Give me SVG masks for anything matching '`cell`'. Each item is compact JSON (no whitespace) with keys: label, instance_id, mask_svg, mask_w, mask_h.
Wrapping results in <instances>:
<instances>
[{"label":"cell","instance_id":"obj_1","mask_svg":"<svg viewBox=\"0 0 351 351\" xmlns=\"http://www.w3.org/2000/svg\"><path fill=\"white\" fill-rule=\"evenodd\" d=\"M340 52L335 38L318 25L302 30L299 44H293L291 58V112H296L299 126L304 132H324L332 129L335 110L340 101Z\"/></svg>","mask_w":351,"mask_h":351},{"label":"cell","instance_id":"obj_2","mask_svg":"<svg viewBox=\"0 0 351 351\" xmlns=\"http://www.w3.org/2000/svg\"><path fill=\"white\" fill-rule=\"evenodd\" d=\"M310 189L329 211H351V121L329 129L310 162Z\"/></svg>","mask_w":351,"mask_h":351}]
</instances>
_ _ _ _
== Aim ==
Please recast these lines as a JSON list of strings, one string per line, leaving out any blank lines.

== Final answer ==
[
  "Give me SVG masks for anything matching '`cell`'. Each item is compact JSON (no whitespace) with keys: label, instance_id, mask_svg, mask_w, mask_h.",
  "Wrapping results in <instances>:",
  "<instances>",
  "[{\"label\":\"cell\",\"instance_id\":\"obj_1\",\"mask_svg\":\"<svg viewBox=\\\"0 0 351 351\\\" xmlns=\\\"http://www.w3.org/2000/svg\\\"><path fill=\\\"white\\\" fill-rule=\\\"evenodd\\\" d=\\\"M340 52L335 38L318 25L302 30L299 44H293L291 58V112H296L299 126L304 132H324L332 129L335 110L340 101Z\\\"/></svg>\",\"mask_w\":351,\"mask_h\":351},{\"label\":\"cell\",\"instance_id\":\"obj_2\",\"mask_svg\":\"<svg viewBox=\\\"0 0 351 351\\\" xmlns=\\\"http://www.w3.org/2000/svg\\\"><path fill=\\\"white\\\" fill-rule=\\\"evenodd\\\" d=\\\"M310 189L329 211H351V121L329 129L310 162Z\\\"/></svg>\",\"mask_w\":351,\"mask_h\":351}]",
  "</instances>"
]